Medical Innovations Boosted by the COVID-19 Pandemic
Author: Katarina Rausova
Published at: 03/30/2021
Every cloud has a silver lining. COVID-19 pandemic has brought a lot of pain and suffering, but it also helped to speed medical innovations that are going to stay with us.
A vaccine provides active acquired immunity to a disease. Traditional vaccines are made from a weakened or inactivated form of the microbe that stimulates the body’s immune system to create antibodies. As the threat is weakened, compared to the full attack of a disease, the body has an opportunity to recognize it, destroy it, and prepare for any future microorganism associated with it.
Genetic vaccines bring a new approach to immunization. Here the immune system receives genes that encode proteins of the pathogen. The first gene-based vaccines were created in labs some 30 years ago but faced a number of issues. The research slowly continued, but it took the COVID-19 pandemic for academic labs and biotechnology companies to fully turn to genetic vaccine research. Why are they so innovative? The traditional vaccine takes months or even years to be fully developed. A genetic vaccine can be developed in a matter of days once the genetic sequence of a pathogen is known. They also produce a more precise immune response. Moreover, approval of RNA vaccines such as the Pfizer and Moderna COVID-19 vaccines has revolutionized the field of genetic vaccines even further. Genetic vaccines may, in time, replace less effective traditional vaccines and maybe even provide a vaccine for HIV or cancer.
Wearables and other tech devices for early illness detection
Wearables have become quite a sensation lately. People have been using them to monitor activity, heart rate, and jogging. Once we understood the symptoms of COVID-19 better, these devices started to be also used to monitor temperature and other biometrics. Constant tracking of vital signs enables us to notice any change quickly.
Many people with mild cases of COVID-19 also started to use pulse oximeters that measure oxygen in the blood as it helps them keep watch over their health and know if they need medical care.
Boost of telehealth and virtual reality
Telemedicine has been with us for some time, but it has experienced a boost since the pandemic. It is only natural — doctors and hospital staff are most at risk for getting COVID-19 and are looking for ways to eliminate their exposure. An example of a telehealth solution is the TytoCare company developing special stethoscopes that listen to patients’ hearts while transmitting lung images. A doctor can remotely walk a patient through and see the images from the stethoscope.

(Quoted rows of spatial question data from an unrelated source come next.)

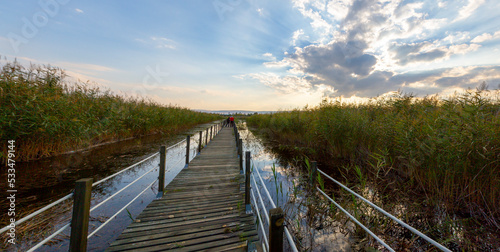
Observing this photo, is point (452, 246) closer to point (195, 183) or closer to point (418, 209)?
point (418, 209)

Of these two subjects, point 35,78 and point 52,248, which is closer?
point 52,248

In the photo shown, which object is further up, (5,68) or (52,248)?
(5,68)

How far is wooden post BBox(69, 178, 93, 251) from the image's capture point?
2.04 meters

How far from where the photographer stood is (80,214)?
2062 millimetres

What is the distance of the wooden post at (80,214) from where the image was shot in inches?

Another example is a ventilation device company ResMed that uses patient data management software AirView on ventilation devices and CPAP machines. CPAP machines deliver air through the tubing and into a mask to keep the airway open. The software sends data to healthcare workers through the cloud to be analyzed and put in a dashboard to help them remotely triage patients, adjust CPAP and ventilator settings. This way, it allows high-risk patients on home ventilation to stay at home while still being monitored.
Virtual reality also came in handy when the pandemic arrived. Healthcare workers need to continually upskill and train, now more than ever. Some hospitals have turned to virtual reality to train large groups on the latest methods quickly.
Virtual reality might also be beneficial in recovering COVID-19 patients. Many critically ill COVID patients continue to have post-intensive care syndrome. As social distancing rules are still in place, VR might be crucial in their recovery and help them recover more quickly. Virtual reality helps not only with physical rehab but also with psychological support. VR technology enables therapy to be delivered remotely and therapists to treat several patients at once.
There have been many other solutions and innovations aimed at helping with COVID-19. A Taiwanese doctor invented an “Aerosol box” that shields doctors against coronavirus while intubating patients. 3D-printing was used to print face shields, ventilator valves, and ear guards for hospital staff to ease the pain caused by wearing face masks for too long. Drones are being used to deliver medical supplies to remote areas.
And don’t forget masks. Wearing masks in public has become the new norm. Will it stay with us, and will we use the masks on a regular basis when we are feeling sick or during the flu season? This is difficult to predict, but it might become a “social innovation” adopted by Western countries just like it has already been adopted in some Asian countries.
There are many other examples of bright ideas sparked by the COVID-19 pandemic all around the world. It is wonderful that even in difficult times, humankind has managed to bring ideas that we might be utilizing in the years to come.